UK Covid inquiry: public health bosses relied on media for information | Covid inquiry

Communication from central government was so poor during parts of the Covid pandemic that directors of public health relied on TV and newspapers to find out about key decisions, the UK Covid public inquiry has heard.

Government departments did not even have contact details for some of the 150 senior public health officials based in councils, said Prof Jim McManus, president of the Association of Directors of Public Health, who told the inquiry: “They physically couldn’t contact us.”

Directors of public health have expertise in contact tracing and tackling inequalities and a key role in managing infection control in settings such as care homes. But McManus said that when communication routes failed “we didn’t know what was going on, we found out by looking at the television or reading the papers.

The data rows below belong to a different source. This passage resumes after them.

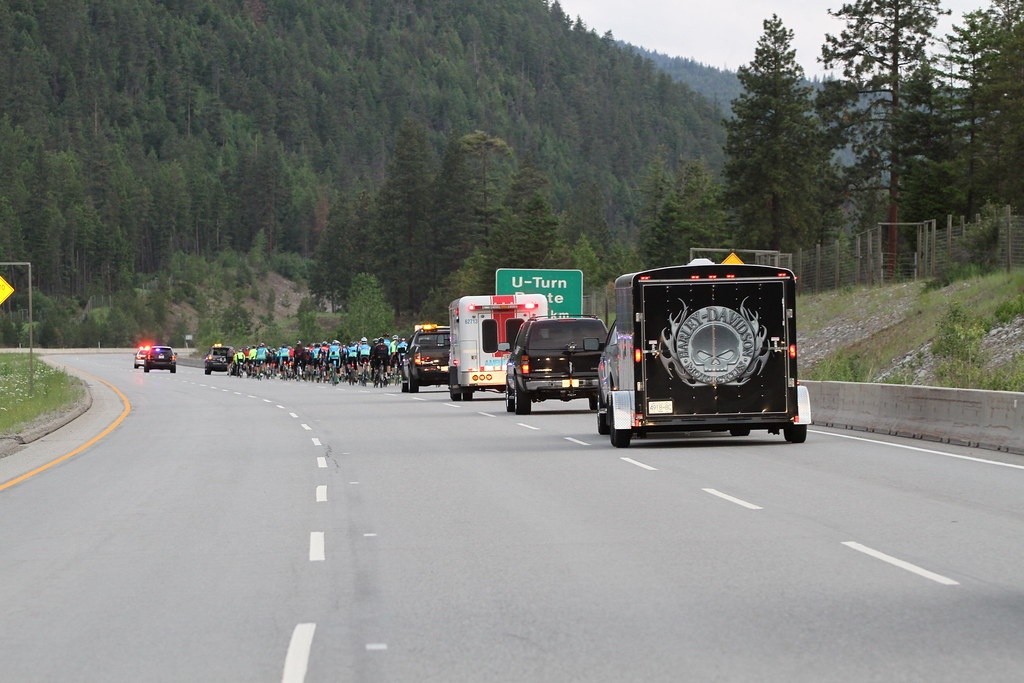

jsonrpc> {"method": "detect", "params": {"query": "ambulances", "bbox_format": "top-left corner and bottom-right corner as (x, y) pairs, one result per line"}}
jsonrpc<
(448, 294), (548, 401)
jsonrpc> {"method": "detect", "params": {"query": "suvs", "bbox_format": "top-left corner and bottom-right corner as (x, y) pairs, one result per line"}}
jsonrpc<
(398, 324), (450, 393)
(205, 343), (233, 374)
(144, 346), (177, 374)
(506, 314), (608, 415)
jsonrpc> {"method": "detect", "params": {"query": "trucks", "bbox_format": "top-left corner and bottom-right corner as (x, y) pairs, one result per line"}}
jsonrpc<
(583, 258), (812, 449)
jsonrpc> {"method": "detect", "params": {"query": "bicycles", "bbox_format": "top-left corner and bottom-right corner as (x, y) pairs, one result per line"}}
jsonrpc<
(235, 352), (406, 388)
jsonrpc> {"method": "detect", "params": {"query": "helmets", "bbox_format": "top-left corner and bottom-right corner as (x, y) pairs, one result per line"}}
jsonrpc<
(379, 337), (384, 343)
(237, 340), (359, 351)
(399, 336), (407, 341)
(361, 336), (367, 341)
(373, 338), (379, 343)
(392, 335), (399, 340)
(383, 333), (390, 337)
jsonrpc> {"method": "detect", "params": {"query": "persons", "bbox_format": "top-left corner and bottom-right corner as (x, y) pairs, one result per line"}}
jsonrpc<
(227, 335), (408, 385)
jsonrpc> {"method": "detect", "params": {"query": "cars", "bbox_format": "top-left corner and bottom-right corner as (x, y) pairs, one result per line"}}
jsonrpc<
(133, 347), (149, 368)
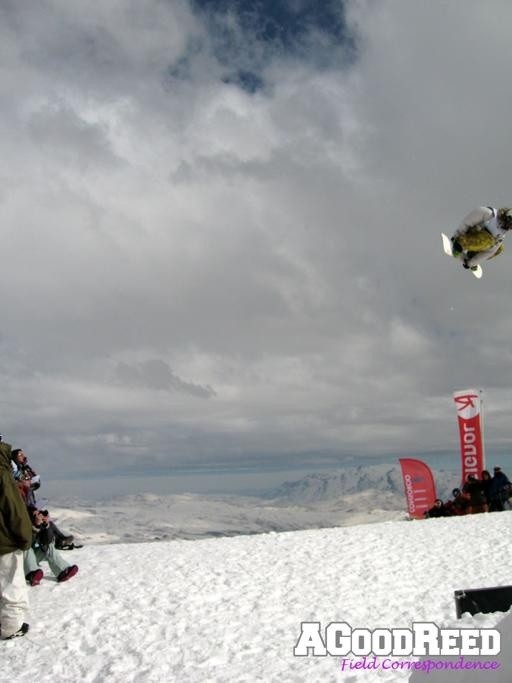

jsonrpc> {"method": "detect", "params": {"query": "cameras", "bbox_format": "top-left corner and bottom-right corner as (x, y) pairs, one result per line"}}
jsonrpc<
(39, 509), (49, 517)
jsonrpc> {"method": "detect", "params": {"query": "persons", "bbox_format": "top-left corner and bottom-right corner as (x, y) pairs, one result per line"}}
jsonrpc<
(419, 464), (512, 516)
(22, 503), (80, 586)
(36, 504), (76, 552)
(449, 204), (511, 271)
(11, 449), (44, 502)
(1, 440), (30, 641)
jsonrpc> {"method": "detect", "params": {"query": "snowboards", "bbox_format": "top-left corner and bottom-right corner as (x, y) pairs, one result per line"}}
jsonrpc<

“Sometimes, we had no response or communication, and we found out at the same time as the rest of the population on the 5pm [televised press conference] bulletin about the new guidance.”

McManus gave evidence in the fourth week of the inquiry’s module examining national preparedness for the pandemic that claimed more than 220,000 lives. Matt Hancock, the serving health secretary for most of the pandemic, has already told the inquiry he is “profoundly sorry” the UK was not properly prepared for Covid.

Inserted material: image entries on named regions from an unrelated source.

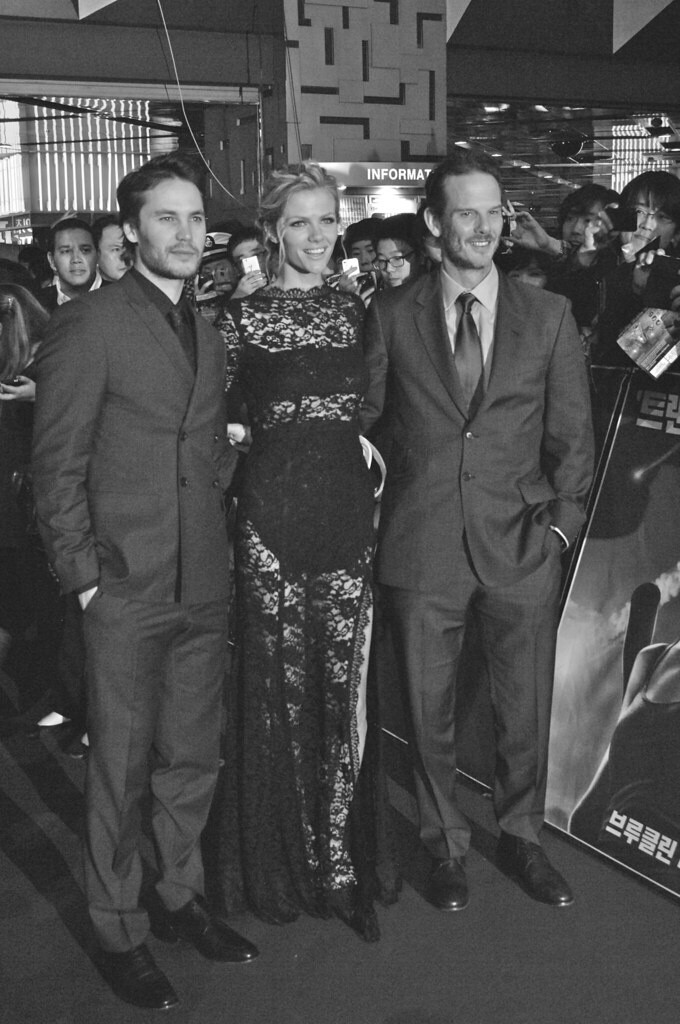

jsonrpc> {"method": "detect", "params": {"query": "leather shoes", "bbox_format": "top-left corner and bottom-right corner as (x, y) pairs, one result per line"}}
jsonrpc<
(150, 899), (260, 965)
(38, 704), (94, 746)
(419, 851), (470, 915)
(90, 944), (180, 1011)
(495, 829), (572, 905)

McManus described how some government officials did not understand what directors of public health did, despite them having expertise in contact tracing, dealing with sexual disease and food poisoning outbreaks and local knowledge about inequalities.

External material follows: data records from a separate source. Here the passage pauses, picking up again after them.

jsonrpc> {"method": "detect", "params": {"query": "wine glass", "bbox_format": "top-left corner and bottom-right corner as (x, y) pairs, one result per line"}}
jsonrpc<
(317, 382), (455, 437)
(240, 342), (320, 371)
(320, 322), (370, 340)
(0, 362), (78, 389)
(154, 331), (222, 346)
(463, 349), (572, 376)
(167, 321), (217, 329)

For example, they could have avoided “putting a vaccine centre in a golf club … a mile and a half from a deprived area with no public transport”, he said.

McManus said problems with sharing data remained. This became an urgent issue in the pandemic, when local health leaders struggled to get addresses for infected people that would have enabled them to use their local knowledge to trace contacts and suppress the virus’s spread.

“We do not have information and data governance rights for an emergency in any part of the UK in the way it needs to be to save lives,” he said.

The inquiry also heard from Catherine Calderwood, the chief medical officer for Scotland until April 2020, when she resigned over lockdown breaking. She offered “sincere condolences to the bereaved families”.

The inquiry heard that Calderwood was warned in 2018 of the need for “urgent” action because “the system for assessing accessing health data in Scotland is terminally dysfunctional”.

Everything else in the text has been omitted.